» Study questions:
[1] Copy out the stretch of the passage on the SharePoint Designer workflow editor from "But, we want" through "step to another.".
[2] Write the next part of the passage on the SharePoint Designer workflow editor, picking up after its final sentence.

A workflow isn’t that useful with no actions in it. So, to insert your first action, click the Actions button on the ribbon to drop down the actions gallery. (Tip: If the Actions button isn’t enabled, it’s because your insertion point isn’t in a place where you can insert an action. Click in the middle of Step 1 and the Actions button should light up again. Clicking the edges of the step will select the whole thing, which isn’t what you want.) You’ll see your old favorite actions in the Actions list, as well as a host of new actions that we’ve added in this release. Go ahead and choose an action from the list to insert it. Now things should be pretty familiar—you get a sentence with little blue links that you can click to fill in the blanks. When you click links, things work mostly as they did in the last version, though the rest of the workflow team has been hard at work adding a bunch of new features that are a little out of the scope of this tour.

To insert your first condition, click the Conditions button on the ribbon to see the conditions gallery. Choose a condition and insert it. (You may notice that the top two conditions have been renamed—for example, “Compare any data source” is now called “If any value equals value.”) Whoa—inserting a condition adds a big new block to the editor, and you’ll notice that the condition is after the action you already inserted. This isn’t a mistake. The new workflow editor lets you have multiple conditional blocks, each with their own set of branches, in each step. They can be one after another, or you can even put conditional blocks inside of other branches. Actions inside of a branch will only happen if the conditions of the branch are met, just like before. If you put actions before or after a conditional block (a series of connected branches with conditions), those will happen before or after the actions that execute conditionally. To do that in SharePoint Designer 2007 would have required several steps, but you can do it all in the same step now if you want.

But, we want the action to happen only if it meets the condition we just created, and it’s easy to fix this. Just click on your action (anywhere except for a hyperlink) to select it. Then, use the Move Up and Move Down buttons on the ribbon to move it into the conditional branch. It will get indented so it’s easy to tell which branch it belongs to. You can even use Move Up and Move Down to move actions from one step to another.

» Data records:
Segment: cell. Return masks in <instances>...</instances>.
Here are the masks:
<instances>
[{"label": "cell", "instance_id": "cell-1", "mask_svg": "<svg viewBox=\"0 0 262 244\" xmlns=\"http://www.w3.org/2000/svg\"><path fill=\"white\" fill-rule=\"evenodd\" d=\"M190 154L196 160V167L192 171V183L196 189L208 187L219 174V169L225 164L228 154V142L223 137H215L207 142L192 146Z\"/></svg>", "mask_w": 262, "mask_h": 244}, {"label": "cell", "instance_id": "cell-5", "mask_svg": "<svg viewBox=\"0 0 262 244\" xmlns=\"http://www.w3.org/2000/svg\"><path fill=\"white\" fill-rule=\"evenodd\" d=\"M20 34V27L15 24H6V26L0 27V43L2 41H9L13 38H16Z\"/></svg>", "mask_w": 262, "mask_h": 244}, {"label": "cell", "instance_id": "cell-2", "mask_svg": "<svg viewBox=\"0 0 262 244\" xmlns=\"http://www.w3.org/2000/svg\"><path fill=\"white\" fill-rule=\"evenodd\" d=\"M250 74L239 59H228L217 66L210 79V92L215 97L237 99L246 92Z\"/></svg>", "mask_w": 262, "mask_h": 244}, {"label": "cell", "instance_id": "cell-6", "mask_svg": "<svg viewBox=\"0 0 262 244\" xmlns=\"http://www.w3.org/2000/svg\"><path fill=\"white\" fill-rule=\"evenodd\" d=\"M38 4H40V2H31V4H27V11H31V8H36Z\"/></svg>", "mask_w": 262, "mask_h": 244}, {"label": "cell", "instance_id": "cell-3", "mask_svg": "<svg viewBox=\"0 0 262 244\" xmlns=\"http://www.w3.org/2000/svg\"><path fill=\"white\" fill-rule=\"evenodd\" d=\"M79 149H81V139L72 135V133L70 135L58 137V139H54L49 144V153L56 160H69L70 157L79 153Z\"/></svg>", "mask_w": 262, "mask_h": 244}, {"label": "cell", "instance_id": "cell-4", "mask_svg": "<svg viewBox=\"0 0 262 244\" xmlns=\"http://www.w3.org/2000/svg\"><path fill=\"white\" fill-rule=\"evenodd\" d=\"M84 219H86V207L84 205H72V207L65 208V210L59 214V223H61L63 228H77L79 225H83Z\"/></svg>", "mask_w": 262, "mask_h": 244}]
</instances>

» Task results:
[1]
But, we want the action to happen only if it meets the condition we just created, and it’s easy to fix this. Just click on your action (anywhere except for a hyperlink) to select it. Then, use the Move Up and Move Down buttons on the ribbon to move it into the conditional branch. It will get indented so it’s easy to tell which branch it belongs to. You can even use Move Up and Move Down to move actions from one step to another.

[2]
It doesn’t stop at just moving actions, though. Let’s go ahead and add a new step to the workflow. Click in the space below Step 1 to move your cursor down there. Then, click Step on the ribbon to add a new one. Now, you can select that whole conditional block you created. When you move your cursor over the block, notice that you get a rectangle highlight over the branch and block. You can click on the thick bar to the left of the block to select the whole thing.

Once the block is selected, you can use the same Move Up and Move down buttons to move the whole block into the next step!

 Figure 7. The completed sample workflow.

There’s one more time-saving feature that I’d like to show you today, and that’s the ability to save a nonfunctional draft of your workflow. In the old workflow dialog, you’d click Finish to save your changes, which would upload a bunch of files to the server, compile them, verify them, and do a bunch of stuff that can sometimes take a long time. You can do that in the new editor too, using the Publish button on the ribbon. But when you’re first building your workflow, you don’t really need to compile it or build forms for it or any of that stuff. You don’t even want it to show up in the list of workflows for a list until it’s ready. So, we’ve added a regular Save command this time around. When you click Save on the Quick Access Toolbar in the upper-left corner (or press Ctrl+S or any other way you normally save things), your workflow files will still be saved on the server, but all of the other parts of the process will be skipped, so it doesn’t take nearly as long. When you’re finished with the first version of your workflow and are ready to deploy it, then you can use Publish to finalize it and make it live.